I am using Metal to process video frames in real time. At a high level, my code is structured as follows:
- Obtain a video texture
- Create a command buffer
- Encode a number of compute shaders in series, each with its own command encoder created from the command buffer in (2). Each shader operates on the texture in (1) – reading from it, performing some calculation, and writing back to it (via
read_writeaccess). - Commit the command buffer
When profiling this setup, I noticed that the actual computations take up a very small proportion of the GPU work. The vast majority is taken up by the "synchronization" category on shader lines that read from or write to the texture:
The Metal documentation seems to imply that this is a product of processing large textures:
Large textures: Indicated by high synchronization time when profiling your fragment shader. The per-line profiling result shows a high percentage of time in wait memory.
That makes sense, but I can't reduce the size of my textures since I'm processing 4k video at full resolution. As an experiment, I tried making one massive shader that takes all necessary the input textures and buffers and performs all the computations in one function. Performance was greatly improved, and the total synchronization cost was reduced as expected. Of course, this makes a lot of sense – it seems much better to read once at the start of processing and write once at the end. However, it is much more convenient (from the perspective of the rest of the code) to treat each compute step as its own compute kernel. That way, I can easily add or remove steps as necessary, and I don't have a ton of largely unrelated parameters in my kernel function.

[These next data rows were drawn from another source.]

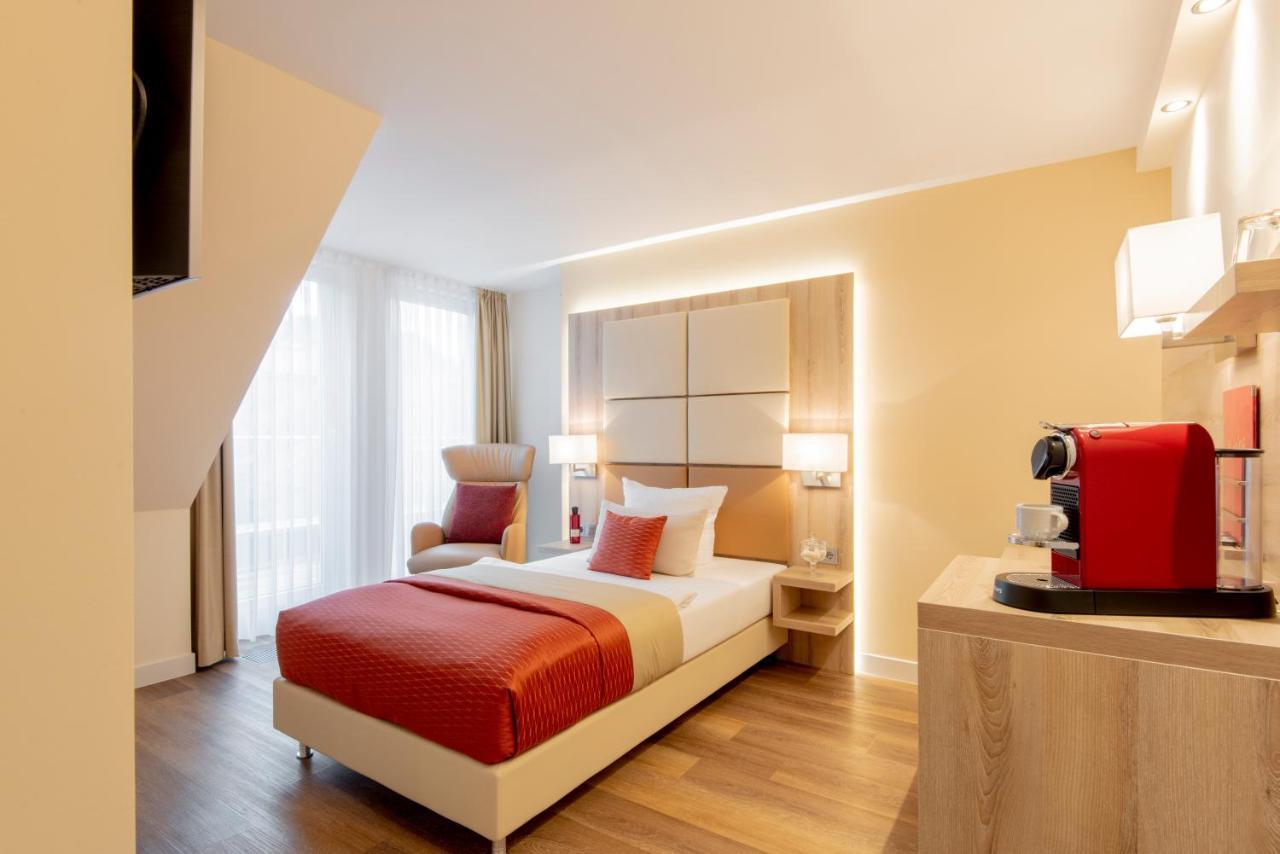 Hotel Wegner - T H E Culinary Art 4*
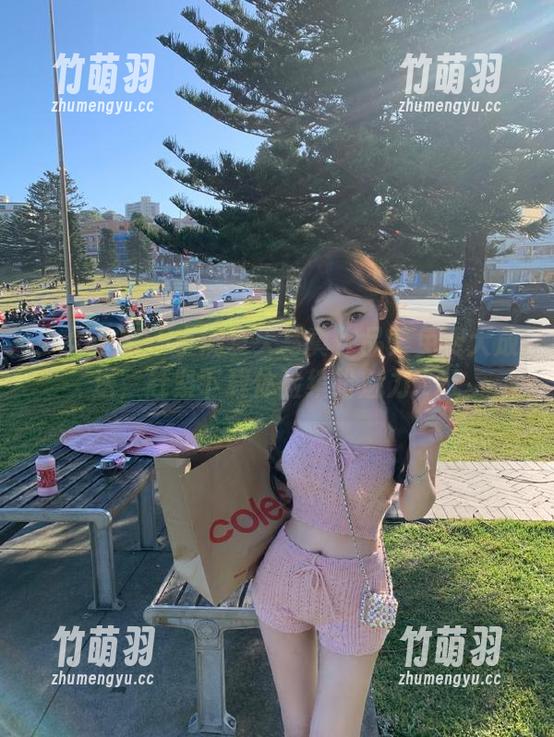 少女秩序 - 小满夏天写真作品集免费大放送，赶紧下载体验缤纷魅力.txt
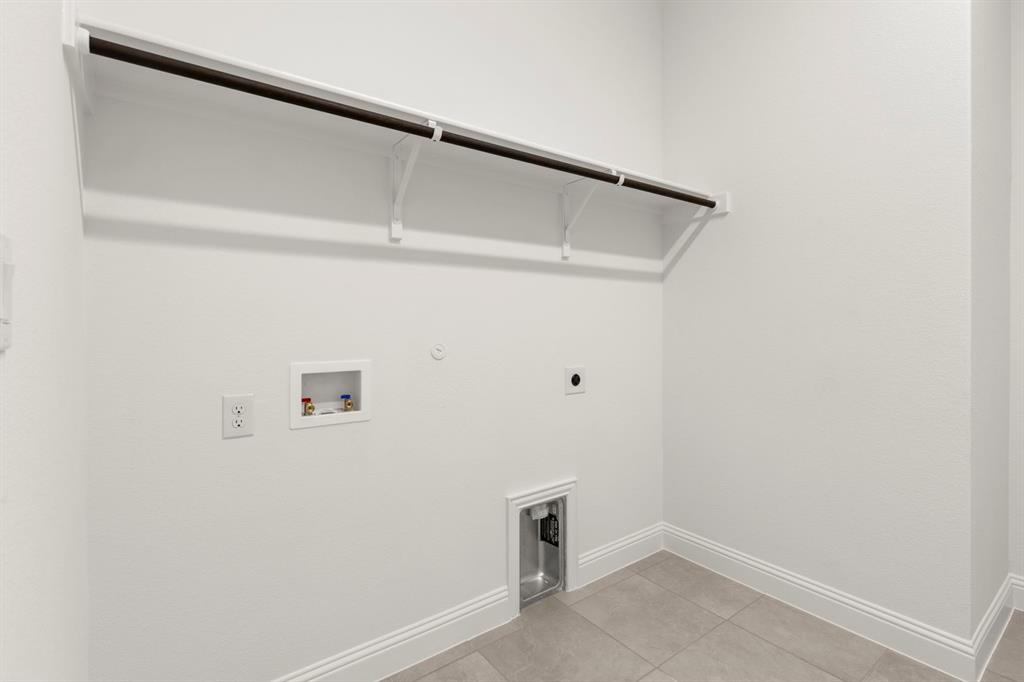 1442 Canadian Lane Van Alstyne, TX 75495 - Photo 24 of 27 a view of small space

Is there another way I can avoid this synchronization overhead without creating one massive compute kernel? It seems like there should be some way to allow Metal to elide (or at least optimize) a write immediately followed by a read from the same texture within the same command buffer. I thought that coalescing these shaders to use one encoder might help; however, I don't think I can do this – each shader has varying auxiliary input textures or buffers. Moreover, I saw in the debug tools that Metal seems to be coalescing these encoders automatically.